Visual spatial reasoning items:
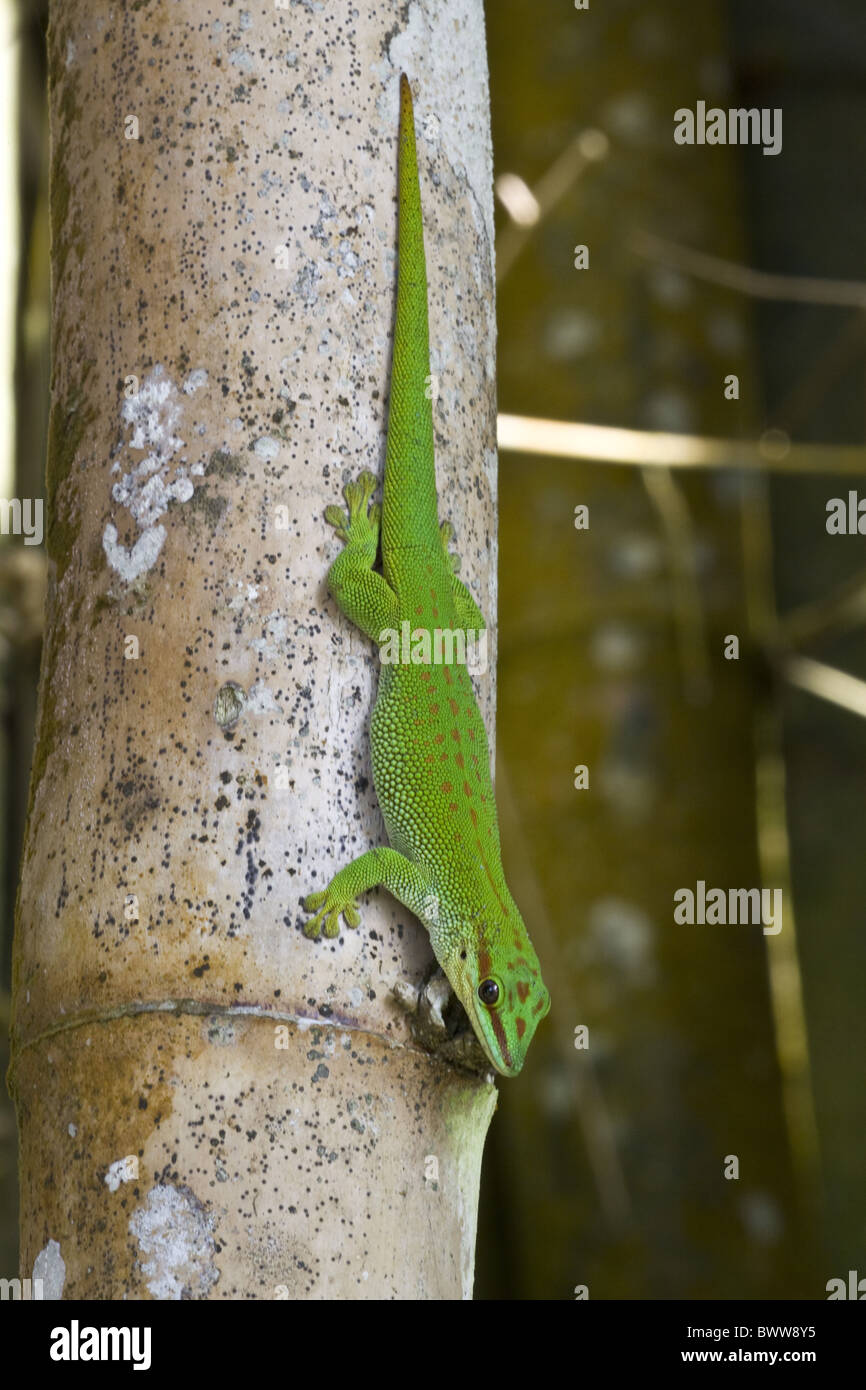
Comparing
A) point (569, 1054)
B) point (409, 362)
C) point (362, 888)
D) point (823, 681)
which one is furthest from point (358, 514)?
point (823, 681)

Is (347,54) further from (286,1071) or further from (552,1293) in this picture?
(552,1293)

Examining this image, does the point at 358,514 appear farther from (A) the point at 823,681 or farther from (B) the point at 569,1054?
(A) the point at 823,681

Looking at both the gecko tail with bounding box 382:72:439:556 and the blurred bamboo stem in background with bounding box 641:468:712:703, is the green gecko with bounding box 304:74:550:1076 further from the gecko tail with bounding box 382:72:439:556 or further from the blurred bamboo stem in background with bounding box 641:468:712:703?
the blurred bamboo stem in background with bounding box 641:468:712:703

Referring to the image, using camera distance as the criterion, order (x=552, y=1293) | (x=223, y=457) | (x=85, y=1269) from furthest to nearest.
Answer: (x=552, y=1293) < (x=223, y=457) < (x=85, y=1269)

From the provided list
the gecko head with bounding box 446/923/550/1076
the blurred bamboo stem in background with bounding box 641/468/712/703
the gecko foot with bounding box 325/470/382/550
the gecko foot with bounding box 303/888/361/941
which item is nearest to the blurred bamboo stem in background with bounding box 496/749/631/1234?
the blurred bamboo stem in background with bounding box 641/468/712/703

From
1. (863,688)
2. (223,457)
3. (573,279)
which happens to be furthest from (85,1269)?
(573,279)
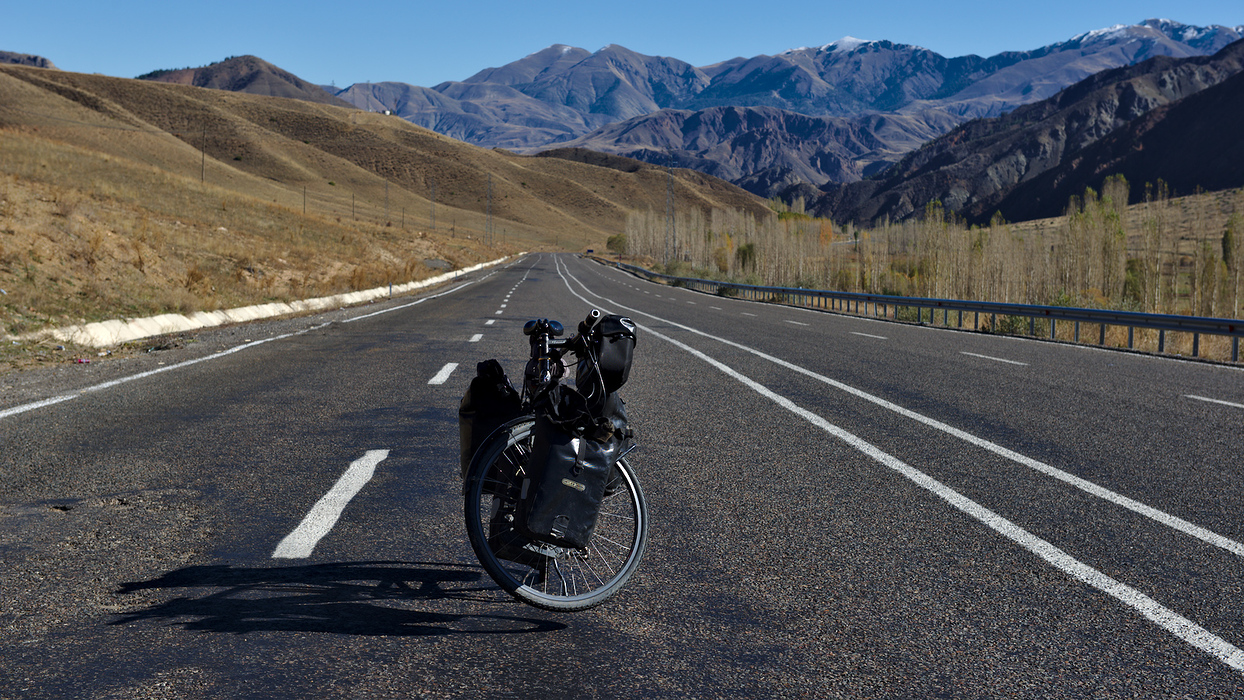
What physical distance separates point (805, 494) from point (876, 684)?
2.73 metres

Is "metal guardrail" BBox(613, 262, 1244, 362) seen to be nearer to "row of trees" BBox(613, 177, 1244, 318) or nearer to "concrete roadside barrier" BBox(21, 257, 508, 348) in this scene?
"row of trees" BBox(613, 177, 1244, 318)

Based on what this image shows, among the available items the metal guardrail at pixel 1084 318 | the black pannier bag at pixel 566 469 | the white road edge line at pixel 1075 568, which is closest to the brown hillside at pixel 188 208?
the black pannier bag at pixel 566 469

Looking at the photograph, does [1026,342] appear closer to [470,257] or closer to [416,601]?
[416,601]

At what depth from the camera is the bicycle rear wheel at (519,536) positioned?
3.81 metres

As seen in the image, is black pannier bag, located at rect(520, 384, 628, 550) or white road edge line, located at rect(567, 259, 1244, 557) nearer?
black pannier bag, located at rect(520, 384, 628, 550)

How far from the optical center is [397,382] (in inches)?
435

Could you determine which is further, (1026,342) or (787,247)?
(787,247)

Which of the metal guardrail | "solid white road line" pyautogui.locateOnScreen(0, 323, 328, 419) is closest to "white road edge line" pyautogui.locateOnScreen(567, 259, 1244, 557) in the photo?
"solid white road line" pyautogui.locateOnScreen(0, 323, 328, 419)

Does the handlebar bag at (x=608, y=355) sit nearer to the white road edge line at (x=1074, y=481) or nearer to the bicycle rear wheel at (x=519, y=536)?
the bicycle rear wheel at (x=519, y=536)

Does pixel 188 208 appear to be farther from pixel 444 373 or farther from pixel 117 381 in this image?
pixel 444 373

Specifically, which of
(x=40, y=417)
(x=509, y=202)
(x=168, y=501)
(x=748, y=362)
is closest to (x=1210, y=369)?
(x=748, y=362)

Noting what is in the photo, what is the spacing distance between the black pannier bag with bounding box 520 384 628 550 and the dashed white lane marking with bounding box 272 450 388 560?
4.91 ft

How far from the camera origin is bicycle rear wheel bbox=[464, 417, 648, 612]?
3.81m

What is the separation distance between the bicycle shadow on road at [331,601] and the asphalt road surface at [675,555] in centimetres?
2
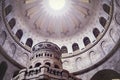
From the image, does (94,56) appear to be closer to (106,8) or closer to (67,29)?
(106,8)

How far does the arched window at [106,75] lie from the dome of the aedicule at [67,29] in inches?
33.9

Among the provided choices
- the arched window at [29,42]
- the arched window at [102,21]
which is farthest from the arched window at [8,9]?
the arched window at [102,21]

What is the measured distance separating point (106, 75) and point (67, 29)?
982 centimetres

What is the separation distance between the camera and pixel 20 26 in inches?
990

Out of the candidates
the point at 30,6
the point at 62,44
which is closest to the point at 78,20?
the point at 62,44

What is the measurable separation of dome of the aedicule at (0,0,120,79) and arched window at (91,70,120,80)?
86 cm

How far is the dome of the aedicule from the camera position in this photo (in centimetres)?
2136

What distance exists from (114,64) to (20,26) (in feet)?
41.5

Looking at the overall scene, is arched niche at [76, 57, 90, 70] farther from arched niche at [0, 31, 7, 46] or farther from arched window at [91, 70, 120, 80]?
arched niche at [0, 31, 7, 46]

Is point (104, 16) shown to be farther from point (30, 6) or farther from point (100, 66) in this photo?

**REQUIREMENTS:** Write out all the rows again with "camera" swapped for "viewer" and everything else unchanged. Leave the pictures out.

**EXERCISE RESULT:**
Comparing
A) point (569, 1054)
B) point (409, 362)
C) point (362, 888)
D) point (823, 681)
which one is furthest from point (358, 514)?
point (823, 681)

Is (347,54) further from (286,1071) or further from (552,1293) in this picture?
(552,1293)

Examining this image, does the point at 358,514 appear farther from (A) the point at 823,681 or farther from (B) the point at 569,1054?
(A) the point at 823,681

Looking at both the gecko tail with bounding box 382:72:439:556 and the blurred bamboo stem in background with bounding box 641:468:712:703, is the green gecko with bounding box 304:74:550:1076 further from the gecko tail with bounding box 382:72:439:556 or further from the blurred bamboo stem in background with bounding box 641:468:712:703?
the blurred bamboo stem in background with bounding box 641:468:712:703

Referring to the image, using viewer distance as the criterion, order (x=552, y=1293) | (x=223, y=457) | (x=85, y=1269) from furthest to nearest.
Answer: (x=552, y=1293) < (x=223, y=457) < (x=85, y=1269)

From the provided list
the gecko head with bounding box 446/923/550/1076
the blurred bamboo stem in background with bounding box 641/468/712/703
the gecko foot with bounding box 325/470/382/550
the gecko foot with bounding box 303/888/361/941
which item is nearest to the blurred bamboo stem in background with bounding box 496/749/631/1234?
the blurred bamboo stem in background with bounding box 641/468/712/703

From
1. (863,688)
2. (223,457)
3. (573,279)
which happens to be furthest from (85,1269)?
(573,279)
What physical distance separates point (805, 494) from point (876, 684)?
2.73 metres

Is "metal guardrail" BBox(613, 262, 1244, 362) seen to be nearer to "row of trees" BBox(613, 177, 1244, 318) or nearer to "concrete roadside barrier" BBox(21, 257, 508, 348) in this scene?
"row of trees" BBox(613, 177, 1244, 318)

Based on what this image shows, among the available items the metal guardrail at pixel 1084 318 | the black pannier bag at pixel 566 469 | the white road edge line at pixel 1075 568, which is closest to the brown hillside at pixel 188 208?
the black pannier bag at pixel 566 469

Looking at the photograph, does [1026,342] appear closer to [470,257] or closer to [416,601]?
[416,601]

At what depth from the viewer is the bicycle rear wheel at (519,536) positioned?
3.81 metres

As seen in the image, is black pannier bag, located at rect(520, 384, 628, 550) or white road edge line, located at rect(567, 259, 1244, 557) nearer?
black pannier bag, located at rect(520, 384, 628, 550)

How far from the optical center is [397,382] (in inches)?
435

Could you determine which is further, (1026,342) or (787,247)?
(787,247)

Which of the metal guardrail | "solid white road line" pyautogui.locateOnScreen(0, 323, 328, 419) is closest to "white road edge line" pyautogui.locateOnScreen(567, 259, 1244, 557) in the photo?
"solid white road line" pyautogui.locateOnScreen(0, 323, 328, 419)

Does the handlebar bag at (x=608, y=355) sit nearer to the white road edge line at (x=1074, y=481) or nearer to the bicycle rear wheel at (x=519, y=536)?
the bicycle rear wheel at (x=519, y=536)

Does pixel 188 208 appear to be farther from pixel 444 373 or farther from pixel 117 381 in this image?
pixel 444 373

Specifically, which of
(x=40, y=417)
(x=509, y=202)
(x=168, y=501)
(x=748, y=362)
is closest to (x=1210, y=369)?
(x=748, y=362)

Noting what is in the photo, what is the spacing distance between the black pannier bag with bounding box 520 384 628 550 and the dashed white lane marking with bounding box 272 450 388 560?
4.91 ft

How far from the viewer origin is bicycle rear wheel bbox=[464, 417, 648, 612]?
3.81m

What is the separation distance between the bicycle shadow on road at [331,601] and the asphalt road surface at [675,555] in centimetres?
2
From the image, does (94,56) appear to be closer to (106,8) or closer to (67,29)?
(106,8)

How far does the arched window at [106,75] lie from the dome of the aedicule at [67,29] in inches?
33.9

Among the provided choices
- the arched window at [29,42]
- the arched window at [102,21]
which is farthest from the arched window at [8,9]?
the arched window at [102,21]

What is the measured distance separating point (106, 75) and point (67, 29)?
982 centimetres

What is the separation distance between the viewer and pixel 20 26 in inches?
990

Out of the candidates
the point at 30,6
the point at 62,44
which is closest to the point at 78,20?
the point at 62,44

What is the measurable separation of dome of the aedicule at (0,0,120,79) and arched window at (91,70,120,80)?
86 cm

How far is the dome of the aedicule from the viewer position in this photo (in centimetres)?
2136

What distance exists from (114,64) to (20,26) (in feet)?
41.5

Looking at the overall scene, is arched niche at [76, 57, 90, 70] farther from arched niche at [0, 31, 7, 46] or farther from arched window at [91, 70, 120, 80]?
arched niche at [0, 31, 7, 46]

Is point (104, 16) shown to be farther from point (30, 6) or farther from point (100, 66) in this photo?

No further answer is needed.